◆ Aim
Carry the article on whether you can hear the shape of a drum forward, writing the passage that follows its last sentence.

◆ Quoted passage
Can You Hear the Shape of a Drum? (Part 1)

It’s pretty easy to hear the difference between a big bass drum and a small snare drum. Big drums make low sounds and small drums make high sounds.

Why do bigger drums make lower sounds? Can you tell how big a drum is by what sounds it makes?

Could you possibly even tell the shape of the drum by listening? Can you hear the shape of a drum?


In order to understand vibrating drums, we first need to understand the simpler case of vibrating strings.

Vibrating strings vibrate the air, which is what you perceive as sound. So, in order to understand the sound, we need to understand how strings vibrate.

Let’s pluck a guitar string.


When you pluck a string, it stretches the string out, like this:


When you release, it moves. After a fraction of a second, it might look like this:


The vibrations are controlled by a differential equation, i.e., an equation with derivatives in it. If the height of the string (compared to the base, still position), x away from one end, at time t is given by a function f(x,t), then this differential equation is \dfrac{d^2 f}{dt^2} = \dfrac{d^2 f}{dx^2}.1


At each t, f(x,t) gives the position of the string at each x value. For instance, f(x,0) gives the position of the string at the start, t=0. It represents the initial position of the string.

To explain the equation, \dfrac{d^2 f}{dt^2} is the vertical acceleration of the string. Meanwhile, \dfrac{d^2 f}{dx^2} measures how much the string is curving at one instant of time, as you move from left to right. The more the string is curving, the bigger this is.


In other words, the differential equation tells us that the curvature of the string controls the strings acceleration. In the above example, the string would accelerate downward quickly near the top, where \dfrac{d^2 f}{dx^2} is large (and negative), but wouldn’t accelerate much at all where \dfrac{d^2 f}{dx^2} is small. That seems reasonable.

◆ Dataset section
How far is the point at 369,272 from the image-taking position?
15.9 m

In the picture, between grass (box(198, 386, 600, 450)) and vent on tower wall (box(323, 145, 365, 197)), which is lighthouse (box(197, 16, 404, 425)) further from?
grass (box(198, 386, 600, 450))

◆ Result for this exercise
There are infinitely many solutions to this equation. For instance, a more complicated vibrating string might look like this:2


How could we come up with particularly simple examples?

The simplest kind of vibration would be one where the string keeps its shape, but simply scales that shape up and down. In the simplest case, that would look like this:


For the string to keep its shape, its acceleration needs to be (proportional to) its current height. That way, the string accelerates back to equilibrium faster when it’s higher, and more slowly when it’s already low. In other words, we need \dfrac{d^2 f}{dt^2} = -\nu^2 f, where \nu (Greek letter nu) is some constant.3

Mathematically, if that holds, then it’s easy to check that f(x,t) = f(x,0)\cdot cos(\nu t), where f(x,0) is the position of the string when you first let go. In other words, if our string were in this special self-similar vibration, then the original shape would simply vibrate up and down sinusoidally (i.e., like a (co)sine wave), just like in the video above.

What can these special self-similar vibrations look like?

If we plug \dfrac{d^2 f}{dt^2} = -\nu^2 f back into the equation for a vibrating string, we find that we also need \dfrac{d^2 f}{dx^2}(x,0) = -\nu^2 f(x,0). We need the second derivative of the function to be a multiple of the function itself.

In other words, we need f(x,0) to be an eigenfunction of \dfrac{d^2}{dx^2}!


The first place most students see eigen-stuff, like eigenvectors and eigenvalues, is in a college linear algebra course, but the basic idea is pretty simple.

When you multiply a vector v by a matrix A you end up with a new vector A\cdot v. For instance, \begin{bmatrix}2&1\\0&2\end{bmatrix}\begin{bmatrix}1\\0\end{bmatrix} =  \begin{bmatrix}2\\0\end{bmatrix}.

A good way to think about this is that the matrix A transforms vectors (like v)  into a new vector, that we call A \cdot v. For most vectors, this transformed vector will have nothing much to do with the original.

But eigenvectors are special; they are the vectors that A transforms in the simplest possible way, by simply scaling them.

In terms of an equation, if you have a matrix A and a vector v so that A \cdot v happens to equal \lambda \cdot v, for some number \lambda, then v is an eigenvector of A, with eigenvalue \lambda. The eigenvalue v is the amount that A scales the eigenvector v.

For example, \begin{bmatrix}2&1\\0&2\end{bmatrix}\begin{bmatrix}1\\0\end{bmatrix} = 2 \begin{bmatrix}1\\0\end{bmatrix}, and so \begin{bmatrix}1\\0\end{bmatrix} is an eigenvector of the matrix \begin{bmatrix}2&1\\0&2\end{bmatrix}, with eigenvalue 2.


When/if you take linear algebra in college,  you may not realize how important eigen-stuff is. I know that when I took it, the equation Ax=\lambda x seems like some sort of useless, gimmicky math problem of the sort some teachers love.


But it turns out that eigen-stuff is a key step in understanding any number of different ideas in mathematics and physics.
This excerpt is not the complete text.